He turned back to Calen, who was bleeding heavily now—face cracked, arm broken, coughing blood.
"But don’t pretend you’re doing it for humanity."
Lucifer lifted him again.
"You’re doing it because it makes you feel big."
He smashed Calen’s face into the wall once.
"Because you lost something and needed something else to blame."
Twice.
"Because the truth is... you want to be a monster."
A third slam. Blood smeared the concrete.
Lucifer dropped him again.
Calen didn’t move much now.
"You don’t get to wear righteousness like armor when all you’ve ever done is slaughter the weak," Lucifer said.
He turned, heading toward the door.
Calen coughed, barely lifting his head. "Go ahead... kill me..."
Lucifer stopped.
Then turned back, walking over to him slowly.
"No."
He crouched down.
"I want you to live."
Calen blinked weakly.
"I want you to live long enough to see everything you built burn," Lucifer said, voice like iron. "To see the world remember your name—not as a savior. Not as a hero."
He leaned close.
"But as a coward."
Lucifer stood again. The aura around him began to fade, returning to a calm, steady hum.
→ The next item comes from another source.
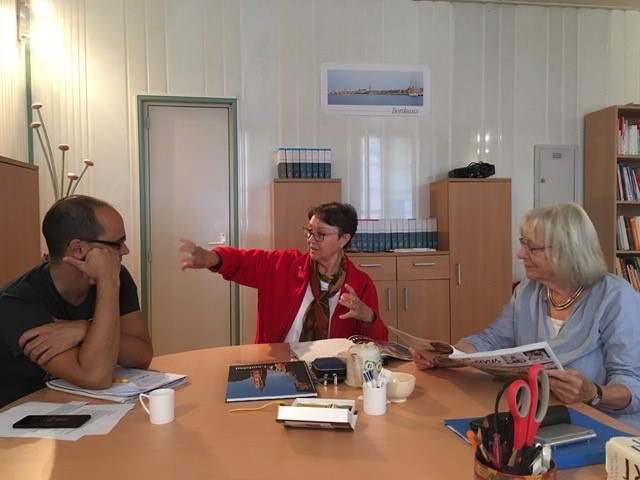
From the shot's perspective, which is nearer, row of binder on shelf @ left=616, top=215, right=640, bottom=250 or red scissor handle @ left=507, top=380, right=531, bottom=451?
red scissor handle @ left=507, top=380, right=531, bottom=451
"You built this war. Now you’ll die in its ashes."
He walked to the wall, placed his palm on the steel, and whispered something in an ancient tongue. The steel shimmered—and began to seal itself behind him as he stepped through.
Calen lay on the floor, broken. Bleeding.
Alone.
Outside – The World Burns
The corridor was still lit in emergency red. As Lucifer emerged, Luna stood waiting at the far end—breathing hard, eyes wide.
"Is he..." she asked.
Lucifer didn’t answer.
She didn’t push.
They walked side by side now, silence between them. Not awkward.
Heavy.
Real.
Lucifer didn’t look back.
He didn’t need to.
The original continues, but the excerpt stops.